A TAREFA:
Escreva a continuação do trecho sobre a série de gastronomia, partindo da última frase que ele apresenta.

TRECHO:

Gastrólogo com Especialização na Le Cordon Bleu Paris. Professor com mais de 40 mil alunos. Empresário e especialista em marketing, inovação e estratégias para redes sociais.
Bom, se você apenas leu o título da série, nunca vai associar que ela fala sobre o mundo da gastronomia.
Assim como eu, da primeira vez que li, achei que era algo de suspense ou de investigação criminal.
Mas não, é uma incrível série sobre gastronomia, e eu me arrisco a dizer que talvez seja a produção cinematográfica que melhor retrata o que é ser um profissional de alimentos e bebidas.
E mais que isso, é uma série que podemos classificar como dramática, mas que tem um tom de comédia muito profundo, onde, em diversos momentos, você perde o fôlego de tanto rir, assim como o suspense de cenas tensas, discussões e palavrões sendo vociferados, onde você fica sempre na expectativa de que o pior pode acontecer, e que muitas vezes realmente acontece.

DADOS FORNECIDOS:
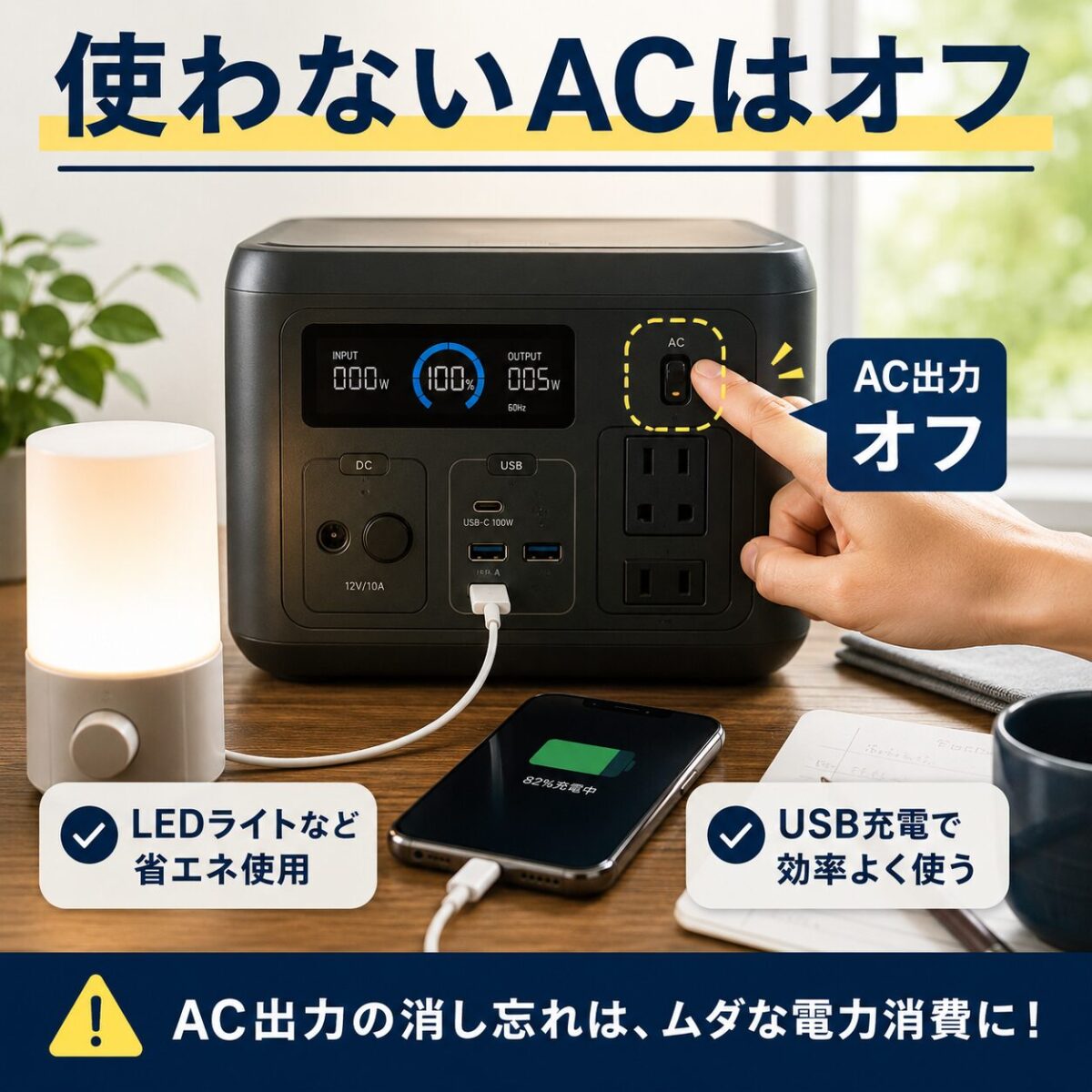 停電時にポータブル電源のAC出力をこまめに切って節電するイメージ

RESPOSTA DA TAREFA:
Após a morte de seu irmão, um jovem chef talentoso retorna a Chicago para assumir o comando do restaurante da família, enfrentando desafios pessoais e profissionais enquanto tenta transformar o modesto estabelecimento em um renomado ponto de alta gastronomia.
Entre conflitos intensos, momentos de humor e profundas reflexões, a série oferece um olhar realista sobre a vida na cozinha e as complexas relações humanas que a sustentam.
Vamos começar pelos aspectos de produção cinematográfica. O elenco não é superestrelado, com aqueles nomes e rostos familiares que a gente vê por Hollywood. Não recorreram a superstars para chamar a atenção para a série.
Os mais conhecidos fazem apenas algumas pontas, como Jon Bernthal, Jamie Lee Curtis e Olivia Colman. E isso foi realmente um acerto, porque acredito que eles foram atrás de todos os atores e atrizes que eram necessários para entregar o que eles queriam de acordo com o roteiro.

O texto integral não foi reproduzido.